Kazakhstan’s president ordered his government on Tuesday to allocate $3 billion from the National Fund every year from 2015 to 2017 to bolster growth in an economy hit by falling oil prices and a slowdown in Russia.
The National Fund, which is replenished with windfall revenues from oil exports, stood at $76.8 billion as of Oct 31.
Kazakhstan, Central Asia’s largest economy and the second-largest former Soviet oil producer after Russia, similarly tapped its fund after being hard hit during the global financial crisis of 2007-09, spending $10 billion to cushion the effects.
“One of the main tasks of the fund is to ensure the stability of our economy against external shocks, which include a fall in world prices for natural resources,” Nursultan Nazarbayev said in a live television address to the nation.

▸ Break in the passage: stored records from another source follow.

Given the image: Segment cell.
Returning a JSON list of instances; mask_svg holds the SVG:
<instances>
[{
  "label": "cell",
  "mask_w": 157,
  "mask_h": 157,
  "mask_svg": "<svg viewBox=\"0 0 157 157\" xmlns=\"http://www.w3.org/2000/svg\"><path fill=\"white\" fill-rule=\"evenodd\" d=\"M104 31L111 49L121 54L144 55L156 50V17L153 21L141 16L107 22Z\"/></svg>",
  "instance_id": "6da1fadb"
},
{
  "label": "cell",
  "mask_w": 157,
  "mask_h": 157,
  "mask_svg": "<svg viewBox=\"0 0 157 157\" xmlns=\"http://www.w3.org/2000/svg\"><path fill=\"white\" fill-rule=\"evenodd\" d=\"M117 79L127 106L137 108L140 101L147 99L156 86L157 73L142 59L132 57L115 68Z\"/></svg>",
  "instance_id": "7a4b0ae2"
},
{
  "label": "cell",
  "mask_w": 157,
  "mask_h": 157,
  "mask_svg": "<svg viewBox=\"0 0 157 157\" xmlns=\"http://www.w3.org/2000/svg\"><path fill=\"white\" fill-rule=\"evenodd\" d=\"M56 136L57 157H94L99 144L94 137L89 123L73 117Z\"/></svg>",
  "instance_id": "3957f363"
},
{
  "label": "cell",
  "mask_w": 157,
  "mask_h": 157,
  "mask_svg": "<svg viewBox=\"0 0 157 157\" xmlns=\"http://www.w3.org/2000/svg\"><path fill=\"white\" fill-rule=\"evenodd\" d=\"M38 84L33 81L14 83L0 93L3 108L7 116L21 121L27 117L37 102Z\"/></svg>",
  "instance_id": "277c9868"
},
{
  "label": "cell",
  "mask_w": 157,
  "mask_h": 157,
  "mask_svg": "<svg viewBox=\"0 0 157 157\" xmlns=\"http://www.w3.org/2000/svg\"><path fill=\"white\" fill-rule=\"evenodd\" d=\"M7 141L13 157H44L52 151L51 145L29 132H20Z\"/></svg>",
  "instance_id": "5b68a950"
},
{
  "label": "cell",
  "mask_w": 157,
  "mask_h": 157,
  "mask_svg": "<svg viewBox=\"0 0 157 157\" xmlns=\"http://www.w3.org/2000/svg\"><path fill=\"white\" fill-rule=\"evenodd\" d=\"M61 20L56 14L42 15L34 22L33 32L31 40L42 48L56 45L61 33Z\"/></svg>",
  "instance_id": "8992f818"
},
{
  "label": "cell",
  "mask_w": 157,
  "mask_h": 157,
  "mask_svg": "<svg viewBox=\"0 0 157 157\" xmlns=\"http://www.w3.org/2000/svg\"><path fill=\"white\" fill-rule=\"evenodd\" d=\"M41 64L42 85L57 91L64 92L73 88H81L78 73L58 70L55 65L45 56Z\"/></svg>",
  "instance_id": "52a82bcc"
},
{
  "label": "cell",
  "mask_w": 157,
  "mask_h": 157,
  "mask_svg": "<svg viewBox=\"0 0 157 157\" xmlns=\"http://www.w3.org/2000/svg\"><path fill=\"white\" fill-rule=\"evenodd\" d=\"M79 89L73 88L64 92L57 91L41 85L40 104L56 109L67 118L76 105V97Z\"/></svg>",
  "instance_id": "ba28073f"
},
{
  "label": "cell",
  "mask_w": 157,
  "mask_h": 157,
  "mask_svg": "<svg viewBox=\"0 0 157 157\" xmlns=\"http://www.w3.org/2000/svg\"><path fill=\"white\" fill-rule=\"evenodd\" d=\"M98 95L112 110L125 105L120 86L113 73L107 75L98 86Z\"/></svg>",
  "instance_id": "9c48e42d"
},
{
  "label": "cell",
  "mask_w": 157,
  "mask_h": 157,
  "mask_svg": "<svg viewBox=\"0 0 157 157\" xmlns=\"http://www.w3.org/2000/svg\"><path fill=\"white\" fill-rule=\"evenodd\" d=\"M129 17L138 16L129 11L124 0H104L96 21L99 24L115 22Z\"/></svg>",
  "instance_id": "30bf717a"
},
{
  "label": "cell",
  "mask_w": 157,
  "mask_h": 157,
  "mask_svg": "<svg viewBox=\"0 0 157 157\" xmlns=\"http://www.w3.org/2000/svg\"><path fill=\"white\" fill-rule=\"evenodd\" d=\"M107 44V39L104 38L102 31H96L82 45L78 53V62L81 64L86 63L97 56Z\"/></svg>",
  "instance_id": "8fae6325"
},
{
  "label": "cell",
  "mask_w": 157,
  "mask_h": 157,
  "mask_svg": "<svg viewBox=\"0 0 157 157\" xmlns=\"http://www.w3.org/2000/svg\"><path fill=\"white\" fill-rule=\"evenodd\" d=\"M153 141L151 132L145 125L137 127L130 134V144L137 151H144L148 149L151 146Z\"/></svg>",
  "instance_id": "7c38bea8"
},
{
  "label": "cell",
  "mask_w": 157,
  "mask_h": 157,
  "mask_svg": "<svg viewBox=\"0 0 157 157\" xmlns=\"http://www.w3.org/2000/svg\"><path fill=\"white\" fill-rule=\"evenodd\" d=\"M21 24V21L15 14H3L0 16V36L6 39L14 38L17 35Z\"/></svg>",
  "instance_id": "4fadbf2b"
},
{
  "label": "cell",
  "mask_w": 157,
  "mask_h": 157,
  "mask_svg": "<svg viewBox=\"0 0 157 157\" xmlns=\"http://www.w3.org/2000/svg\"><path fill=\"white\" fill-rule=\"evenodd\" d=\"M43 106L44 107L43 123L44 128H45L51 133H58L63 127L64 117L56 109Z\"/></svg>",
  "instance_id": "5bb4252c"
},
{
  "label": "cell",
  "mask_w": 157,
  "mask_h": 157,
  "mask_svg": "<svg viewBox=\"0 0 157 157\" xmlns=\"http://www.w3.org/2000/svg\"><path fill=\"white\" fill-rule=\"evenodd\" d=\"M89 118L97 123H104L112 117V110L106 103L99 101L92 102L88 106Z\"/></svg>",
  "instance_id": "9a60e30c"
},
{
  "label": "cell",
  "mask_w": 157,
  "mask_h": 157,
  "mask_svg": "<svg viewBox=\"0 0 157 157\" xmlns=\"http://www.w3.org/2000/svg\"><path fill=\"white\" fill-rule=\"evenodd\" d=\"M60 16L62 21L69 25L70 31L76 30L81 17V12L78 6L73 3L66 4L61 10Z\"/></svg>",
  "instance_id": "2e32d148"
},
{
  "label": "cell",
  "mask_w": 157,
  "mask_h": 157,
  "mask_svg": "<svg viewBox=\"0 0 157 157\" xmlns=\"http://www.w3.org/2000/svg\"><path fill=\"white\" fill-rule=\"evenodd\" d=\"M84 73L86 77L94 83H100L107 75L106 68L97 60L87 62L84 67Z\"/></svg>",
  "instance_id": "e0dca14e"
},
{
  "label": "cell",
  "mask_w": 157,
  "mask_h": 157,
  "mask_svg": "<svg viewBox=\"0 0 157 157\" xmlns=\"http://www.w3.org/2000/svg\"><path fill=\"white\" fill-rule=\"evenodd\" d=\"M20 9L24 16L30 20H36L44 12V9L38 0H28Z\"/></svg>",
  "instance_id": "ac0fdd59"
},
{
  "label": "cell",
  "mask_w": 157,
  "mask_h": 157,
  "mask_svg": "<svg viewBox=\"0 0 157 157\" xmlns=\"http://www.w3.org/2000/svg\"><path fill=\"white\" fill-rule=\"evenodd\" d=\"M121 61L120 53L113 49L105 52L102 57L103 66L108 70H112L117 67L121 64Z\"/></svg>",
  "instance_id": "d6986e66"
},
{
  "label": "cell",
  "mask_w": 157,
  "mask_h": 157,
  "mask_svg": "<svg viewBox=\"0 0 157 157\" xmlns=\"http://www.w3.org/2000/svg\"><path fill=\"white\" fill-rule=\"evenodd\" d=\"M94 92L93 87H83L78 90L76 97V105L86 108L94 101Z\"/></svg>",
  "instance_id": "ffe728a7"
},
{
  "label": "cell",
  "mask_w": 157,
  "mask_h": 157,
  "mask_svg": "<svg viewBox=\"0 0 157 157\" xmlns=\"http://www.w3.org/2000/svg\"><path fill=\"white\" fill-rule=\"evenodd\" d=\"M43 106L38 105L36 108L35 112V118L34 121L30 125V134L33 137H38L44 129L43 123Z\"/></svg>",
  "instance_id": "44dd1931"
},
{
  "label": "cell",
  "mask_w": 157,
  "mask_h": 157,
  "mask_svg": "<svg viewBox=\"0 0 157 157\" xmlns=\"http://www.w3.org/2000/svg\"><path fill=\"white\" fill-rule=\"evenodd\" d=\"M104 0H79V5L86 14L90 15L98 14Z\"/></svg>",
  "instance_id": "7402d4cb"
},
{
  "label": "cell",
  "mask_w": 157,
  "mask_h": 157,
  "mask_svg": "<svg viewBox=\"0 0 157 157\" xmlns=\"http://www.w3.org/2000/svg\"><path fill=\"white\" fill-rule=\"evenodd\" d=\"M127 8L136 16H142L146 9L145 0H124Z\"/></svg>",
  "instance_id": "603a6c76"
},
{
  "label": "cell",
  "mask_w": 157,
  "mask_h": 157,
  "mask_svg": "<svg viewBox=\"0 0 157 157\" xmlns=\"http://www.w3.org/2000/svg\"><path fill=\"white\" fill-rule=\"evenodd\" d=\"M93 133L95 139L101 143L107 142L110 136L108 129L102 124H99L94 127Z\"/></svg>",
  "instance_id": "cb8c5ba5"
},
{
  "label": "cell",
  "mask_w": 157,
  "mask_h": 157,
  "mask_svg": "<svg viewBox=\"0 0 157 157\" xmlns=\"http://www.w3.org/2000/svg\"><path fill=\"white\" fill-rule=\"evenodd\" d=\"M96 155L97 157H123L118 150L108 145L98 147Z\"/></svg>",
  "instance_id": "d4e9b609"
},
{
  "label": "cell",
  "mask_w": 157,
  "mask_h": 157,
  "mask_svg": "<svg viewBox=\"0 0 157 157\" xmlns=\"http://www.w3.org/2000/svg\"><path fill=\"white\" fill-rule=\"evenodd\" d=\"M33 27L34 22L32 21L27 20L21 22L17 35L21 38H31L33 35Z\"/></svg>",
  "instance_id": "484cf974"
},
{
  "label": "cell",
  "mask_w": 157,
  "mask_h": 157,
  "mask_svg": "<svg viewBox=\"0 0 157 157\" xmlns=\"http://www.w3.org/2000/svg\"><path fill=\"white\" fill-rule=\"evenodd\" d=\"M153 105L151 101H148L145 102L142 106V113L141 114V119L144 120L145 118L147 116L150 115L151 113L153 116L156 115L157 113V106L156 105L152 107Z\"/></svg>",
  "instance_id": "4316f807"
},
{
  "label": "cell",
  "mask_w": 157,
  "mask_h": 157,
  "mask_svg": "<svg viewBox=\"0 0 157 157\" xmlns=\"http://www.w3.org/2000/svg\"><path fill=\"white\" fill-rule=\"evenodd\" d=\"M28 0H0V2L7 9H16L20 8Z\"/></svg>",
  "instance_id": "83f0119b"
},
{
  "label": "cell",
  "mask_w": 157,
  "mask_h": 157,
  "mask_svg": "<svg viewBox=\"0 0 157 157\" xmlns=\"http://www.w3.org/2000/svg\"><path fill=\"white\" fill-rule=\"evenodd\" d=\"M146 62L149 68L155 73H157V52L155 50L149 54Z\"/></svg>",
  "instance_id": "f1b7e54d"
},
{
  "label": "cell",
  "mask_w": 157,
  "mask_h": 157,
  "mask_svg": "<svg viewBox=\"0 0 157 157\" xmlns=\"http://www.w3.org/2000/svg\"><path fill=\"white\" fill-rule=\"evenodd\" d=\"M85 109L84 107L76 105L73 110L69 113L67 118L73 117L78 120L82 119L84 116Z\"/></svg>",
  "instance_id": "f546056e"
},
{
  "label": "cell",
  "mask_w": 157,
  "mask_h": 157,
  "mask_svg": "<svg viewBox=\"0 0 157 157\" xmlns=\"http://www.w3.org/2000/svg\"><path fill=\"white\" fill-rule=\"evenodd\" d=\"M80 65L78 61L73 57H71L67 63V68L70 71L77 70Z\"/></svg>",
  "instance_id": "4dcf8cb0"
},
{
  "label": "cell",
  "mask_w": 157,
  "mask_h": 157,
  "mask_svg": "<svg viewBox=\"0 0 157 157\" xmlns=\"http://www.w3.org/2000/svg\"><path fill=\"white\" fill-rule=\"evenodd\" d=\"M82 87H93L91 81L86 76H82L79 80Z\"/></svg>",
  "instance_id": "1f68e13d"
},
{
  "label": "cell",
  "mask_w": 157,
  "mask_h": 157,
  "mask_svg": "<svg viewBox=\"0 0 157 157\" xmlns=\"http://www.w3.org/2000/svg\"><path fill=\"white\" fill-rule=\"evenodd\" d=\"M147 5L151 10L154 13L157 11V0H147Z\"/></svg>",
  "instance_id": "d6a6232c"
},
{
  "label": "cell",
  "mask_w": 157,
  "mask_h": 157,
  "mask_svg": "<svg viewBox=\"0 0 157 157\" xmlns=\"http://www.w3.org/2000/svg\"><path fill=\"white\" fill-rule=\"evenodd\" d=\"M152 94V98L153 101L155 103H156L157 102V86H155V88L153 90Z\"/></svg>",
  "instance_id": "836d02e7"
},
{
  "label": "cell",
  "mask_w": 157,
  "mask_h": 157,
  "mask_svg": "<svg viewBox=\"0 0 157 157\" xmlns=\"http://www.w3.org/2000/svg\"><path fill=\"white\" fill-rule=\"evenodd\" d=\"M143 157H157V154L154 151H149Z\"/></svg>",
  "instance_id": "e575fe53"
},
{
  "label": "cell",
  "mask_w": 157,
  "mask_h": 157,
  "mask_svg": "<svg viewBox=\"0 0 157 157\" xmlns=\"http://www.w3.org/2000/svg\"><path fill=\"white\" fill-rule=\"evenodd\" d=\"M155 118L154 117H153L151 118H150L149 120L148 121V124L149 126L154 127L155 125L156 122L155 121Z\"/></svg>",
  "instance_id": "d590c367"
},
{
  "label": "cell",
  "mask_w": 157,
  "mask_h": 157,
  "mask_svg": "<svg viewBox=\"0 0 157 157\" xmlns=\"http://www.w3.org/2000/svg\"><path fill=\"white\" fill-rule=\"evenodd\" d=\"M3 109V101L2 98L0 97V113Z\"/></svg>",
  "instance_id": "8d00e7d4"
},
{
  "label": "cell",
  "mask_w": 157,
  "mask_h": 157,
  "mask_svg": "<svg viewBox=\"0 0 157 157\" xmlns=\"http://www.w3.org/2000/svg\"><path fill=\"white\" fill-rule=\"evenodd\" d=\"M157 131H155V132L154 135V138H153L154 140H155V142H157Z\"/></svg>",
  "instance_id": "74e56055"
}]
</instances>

“The investment from the National Fund must be necessarily accompanied by structural reforms … This money will be channelled to develop transport, energy, industrial and social infrastructure,” he said, without giving further details.
Kazakhstan’s total international reserves, which also include the central bank’s net gold and foreign currency reserves, now exceed $100 billion, compared to less than $50 billion when the global financial crisis struck in 2007.
International lenders, including the World Bank, the European Bank for Reconstruction and Development and the Asian Development Bank, are expected to provide additional financing totalling $9 billion in 2015-17, Nazarbayev said.
This money, along with the $9 billion from the National Fund and another $6 billion already provided by the fund for private businesses, means total investment in various Kazakh projects will reach $24 billion in the next three years, he said.
Nazarbayev said these investments aimed to create new jobs in his vast steppe nation of 17 million people.
Hit by a slowdown in its key trading partner Russia, Kazakhstan’s gross domestic product is forecast to grow by 4.6 percent this year and 4.7 percent in 2015, the International Monetary Fund said last week.
The government expects GDP to rise by 4.3 percent this year and 4.8 percent in 2015.